▸ **Passage**:
Coconut carrot cake cupcakes feature an incredibly soft browned butter carrot cake interior with plenty of toasty nuts, flaked coconut, and a silky cream cheese frosting.

I was once in the group of people that thought carrot cake was overrated. Apparently all it takes to flip that mindset COMPLETELY around is a batch of these cupcakes.
It’s just kinda hard not to be obsessed with vegetables snuck into your cake and ending up with an absolute GEM of a dessert, ok?
These cupcakes pretty much have it all. I’m talking brown butter, coconut, cream cheese frosting, toasty nuts, AND vegetables. All around just a dream.

Suffice to say, I have reversed my criticalness of carrot cake and just embraced the whole dang thing.
Favorite new cupcake alert? You know it, and it’s about to be yours as well. Just in time for Easter and any spring events you might have planned!

▸ **Data segment**:

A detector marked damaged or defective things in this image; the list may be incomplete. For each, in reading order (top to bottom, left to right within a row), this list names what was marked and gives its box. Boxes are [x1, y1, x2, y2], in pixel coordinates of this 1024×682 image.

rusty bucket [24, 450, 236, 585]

▸ **Tasks to carry out**:
[1] In the passage about coconut carrot cake cupcakes, what kind of frosting goes on the cupcakes?
[2] Carry on the passage about coconut carrot cake cupcakes, starting after its last sentence.

▸ **Answers given**:
[1] A silky cream cheese frosting.

[2]
These Coconut Carrot Cake Cupcakes feature…
- A supremely moist carrot cake interior with a rich browned butter flavor
- Crunchy nuts and soft flaked coconut studded inside
- A classic silky cream cheese frosting

Making the Coconut Carrot Cake Cupcakes
(scroll to the bottom of the post for the full recipe!)
Ingredients You’ll Need
- Carrots – you will need 1-1/2 cups shredded carrots (about 3 medium carrots) Speed up the process by using your food processor!
- Coconut – I recommend sweetened flaked coconut for this recipe.
- Nuts – optional, but we love the crunch toasted walnuts or pecans give these cupcakes.
- Browned butter – one of my secrets to getting a deeply flavorful + soft cake interior!
- Greek yogurt – also a key ingredient to getting a super soft cake.
- Spices – ground cinnamon and just a bit of nutmeg.
- Basic baking ingredients – light brown sugar + regular sugar, flour, eggs, baking soda + powder, vanilla, and a pinch of salt.
- Cream cheese – you will need this for the frosting.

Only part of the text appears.